Kibarlıktan zerre nasibini almamış, hayatımızın herhangi bir zemininde denk gelebileceğimiz nice insanlardan biri. Oktay'la ilgili okuduğum her satırda ülkemizdeki diğer Oktayları düşünmeden edemedim. Oktay'ı ve Oktayları anlamaya çalıştım, kötülüğün sebebi ne olabilir ki? Neden bir insan kötülüğü seçer, tercih midir, içten mi gelir... Gibi gibi sorular ve nicesi.
Bazen insanlar dümdüz kötüdür. Aması, niyesi, niçini olmadan.. Sadece dümdüz kötü. Oktay'ın Çiçek kıza tahammülsüzlüğü, şiddeti ve ıslah olma süreci..
Yaşamak, anlamaktan daha kalıcı izler bırakır. Ne ekersen onu biçersin felsefesini en hızlı şekilde kötüye meczederek ıslah olma süreci.

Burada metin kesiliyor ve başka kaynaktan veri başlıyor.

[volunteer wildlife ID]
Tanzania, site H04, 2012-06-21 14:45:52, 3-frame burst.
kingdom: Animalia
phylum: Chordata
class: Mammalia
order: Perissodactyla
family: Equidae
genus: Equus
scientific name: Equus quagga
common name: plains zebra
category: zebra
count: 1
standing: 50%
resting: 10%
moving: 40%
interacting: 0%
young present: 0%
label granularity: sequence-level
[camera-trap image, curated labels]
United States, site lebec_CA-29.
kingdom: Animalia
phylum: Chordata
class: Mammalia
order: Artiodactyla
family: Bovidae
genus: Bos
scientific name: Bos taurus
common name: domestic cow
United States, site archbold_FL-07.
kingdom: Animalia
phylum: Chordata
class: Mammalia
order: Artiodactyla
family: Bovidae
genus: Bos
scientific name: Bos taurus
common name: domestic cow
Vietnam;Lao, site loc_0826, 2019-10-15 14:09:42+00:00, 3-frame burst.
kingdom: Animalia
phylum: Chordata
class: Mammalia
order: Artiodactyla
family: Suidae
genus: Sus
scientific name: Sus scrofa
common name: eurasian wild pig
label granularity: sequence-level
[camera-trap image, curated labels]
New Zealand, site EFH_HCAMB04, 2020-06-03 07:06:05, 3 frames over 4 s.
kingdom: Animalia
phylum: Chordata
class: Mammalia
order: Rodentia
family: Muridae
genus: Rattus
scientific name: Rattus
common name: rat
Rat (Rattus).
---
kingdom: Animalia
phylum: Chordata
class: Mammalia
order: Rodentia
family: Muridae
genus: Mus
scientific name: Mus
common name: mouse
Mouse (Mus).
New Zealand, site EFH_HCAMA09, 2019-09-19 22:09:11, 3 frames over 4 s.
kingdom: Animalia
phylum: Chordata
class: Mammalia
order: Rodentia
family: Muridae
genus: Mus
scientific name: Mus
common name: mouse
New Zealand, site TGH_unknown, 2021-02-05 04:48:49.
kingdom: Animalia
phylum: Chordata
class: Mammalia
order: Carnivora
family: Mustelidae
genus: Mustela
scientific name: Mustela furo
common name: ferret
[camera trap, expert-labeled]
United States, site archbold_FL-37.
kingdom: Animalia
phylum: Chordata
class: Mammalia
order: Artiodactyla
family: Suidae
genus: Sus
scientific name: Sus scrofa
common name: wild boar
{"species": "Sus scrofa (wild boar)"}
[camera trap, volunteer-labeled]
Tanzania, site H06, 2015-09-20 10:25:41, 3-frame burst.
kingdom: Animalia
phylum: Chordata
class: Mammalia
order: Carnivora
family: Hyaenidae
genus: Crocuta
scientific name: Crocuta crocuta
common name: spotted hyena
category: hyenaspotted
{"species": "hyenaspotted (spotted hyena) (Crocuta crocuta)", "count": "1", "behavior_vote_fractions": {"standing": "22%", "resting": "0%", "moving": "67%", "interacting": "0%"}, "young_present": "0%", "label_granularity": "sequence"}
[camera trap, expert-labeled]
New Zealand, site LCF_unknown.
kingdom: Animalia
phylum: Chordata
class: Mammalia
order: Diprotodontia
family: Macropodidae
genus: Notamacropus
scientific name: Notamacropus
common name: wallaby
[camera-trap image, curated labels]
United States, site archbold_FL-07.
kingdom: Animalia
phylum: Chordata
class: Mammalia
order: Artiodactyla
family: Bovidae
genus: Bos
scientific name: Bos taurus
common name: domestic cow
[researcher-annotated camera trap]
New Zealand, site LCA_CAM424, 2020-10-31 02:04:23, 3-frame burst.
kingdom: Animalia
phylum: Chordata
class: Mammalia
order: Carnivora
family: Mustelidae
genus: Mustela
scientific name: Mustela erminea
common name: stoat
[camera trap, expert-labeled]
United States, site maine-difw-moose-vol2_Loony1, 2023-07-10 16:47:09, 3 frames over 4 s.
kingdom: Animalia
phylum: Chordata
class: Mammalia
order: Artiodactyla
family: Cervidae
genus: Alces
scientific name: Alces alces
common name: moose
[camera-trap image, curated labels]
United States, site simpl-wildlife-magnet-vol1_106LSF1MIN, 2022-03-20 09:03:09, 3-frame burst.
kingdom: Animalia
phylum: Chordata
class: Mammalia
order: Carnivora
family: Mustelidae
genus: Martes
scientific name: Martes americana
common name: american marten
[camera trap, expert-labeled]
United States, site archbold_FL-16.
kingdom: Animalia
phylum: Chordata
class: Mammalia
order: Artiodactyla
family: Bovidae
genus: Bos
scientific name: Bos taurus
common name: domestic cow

Bu felsefeyi katile, tecavüzcüye, sapığa, çocuğa- kadına-hayvana zarar verene uygulayabilsek ne güzel olurdu. Kısasa kısas.
Ne mümkün!
Okurken önce sistemin adaletini düşündüm. Sonra birey olarak kendi adaletimi, kalbimi, insanlığımı sorguladım.Tabi herkes Oktay kadar şanslı mı bilinmez. Hatalarını bir nebzede olsa fark edebildi.
Peki ya edemeyenler?
Cemal Süreya'nın dediği gibi:
"Kötülüklerin büsbütün egemen olduğu
Namussuz bir çağ bu biliyorsun..."
Yine de ümitvar olacağım. İyinin, huzurun, adaletin, gülümsemenin özlemi ile..
Yazarımızın kalemine, yüreğine sağlık.
Okuyanlara farkındalık, empati ve keyif dilerim.